Dao-AILab / flash-attention

Fast and memory-efficient exact attention
BSD 3-Clause "New" or "Revised" License
13.35k stars 1.21k forks source link

[Feature request] attn_mask support #119

Open junjie18 opened 1 year ago

junjie18 commented 1 year ago

Hi, thanks for your great work. Would you be willing to support attn_mask in flash attention. Since Query Denoise[1, 2] seems to be a common practice in Computer Vision tasks.

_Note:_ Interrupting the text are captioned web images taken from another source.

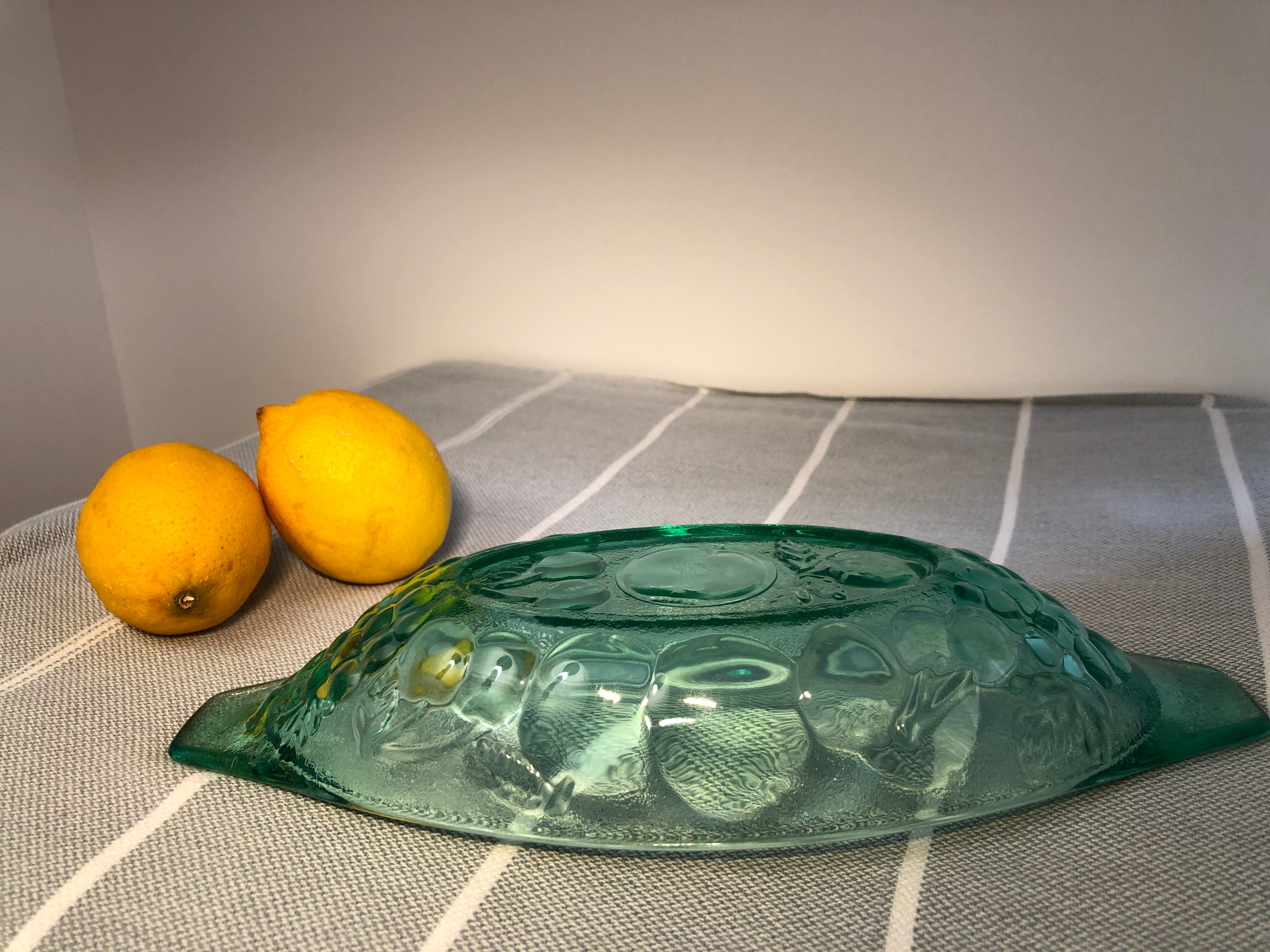Ravier en verre vintage vert emeraude décor raisins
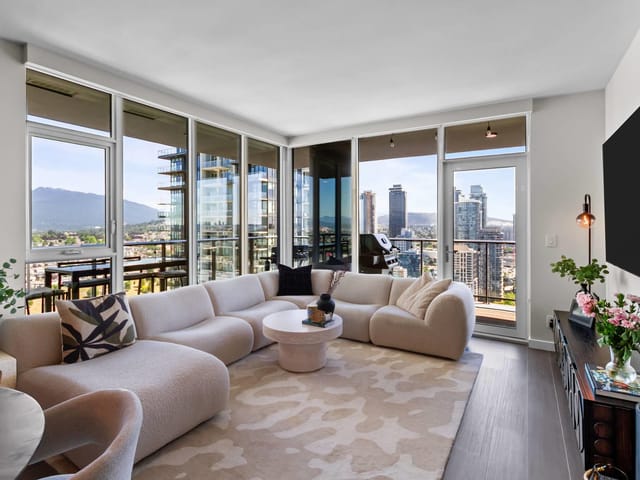 Apartment for sale in Burnaby, Burnaby North, 3801 2186 Gilmore Avenue, 263159962 | Realtylink.org
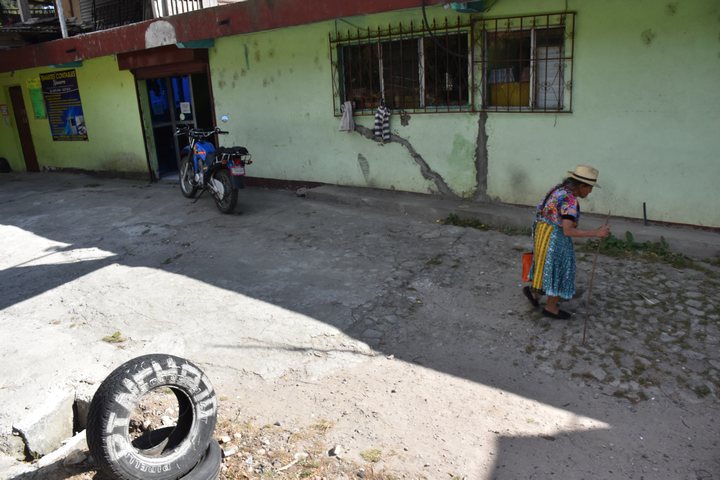 Alte Frau in ihrer Tracht unterwegs in einem Ort zwischen San Pedro Sacat&eacute;pequez und San Antonio Sacat&eacute;pequez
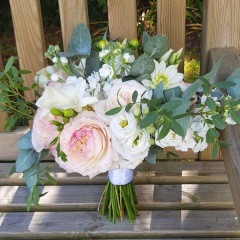 Blue and pink brides flowers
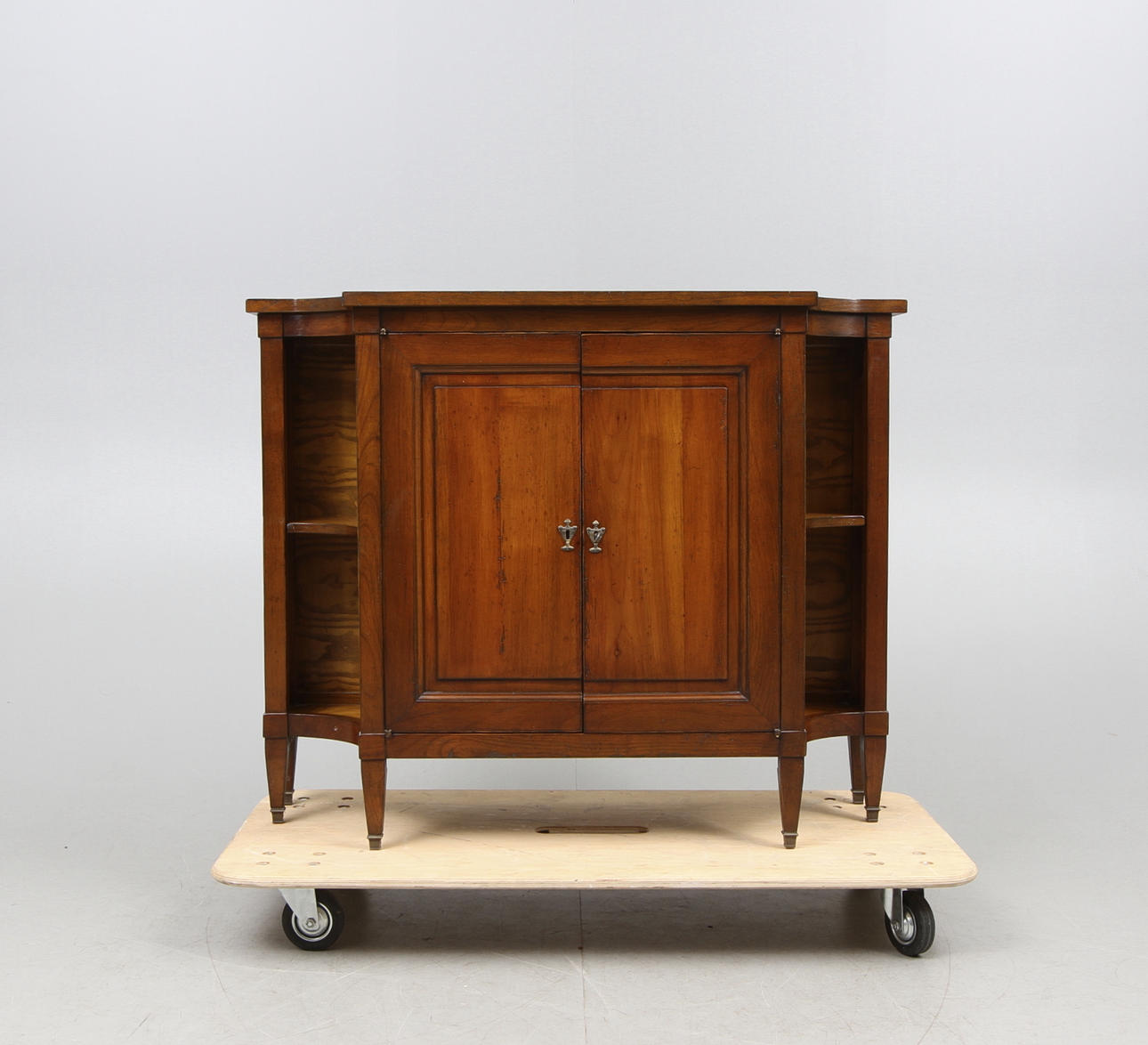 SERVERINGSSKÄNK, engelsk stil, 1900-talets andra hälft.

[1] Li F, Zhang H, Liu S, et al. Dn-detr: Accelerate detr training by introducing query denoising [2] Zhang H, Li F, Liu S, et al. Dino: Detr with improved denoising anchor boxes for end-to-end object detection

tridao commented 1 year ago

The Triton implementation in this repo supports attention bias. However it's an experimental feature, as I sometimes see race conditions (due to the Triton compiler) in the backward pass with attention bias. The Triton team has just rewritten their backend so things might be more stable, but I haven't tried.

vadimkantorov commented 1 year ago

@tridao also perf-wise, how does Triton impl compare to your custom cutlass impl? are there any recent evidence on the backward issues solved in more recent tritons?

tridao commented 1 year ago

Speed should be around the same. Idk about recent triton versions, I haven't had the time to test.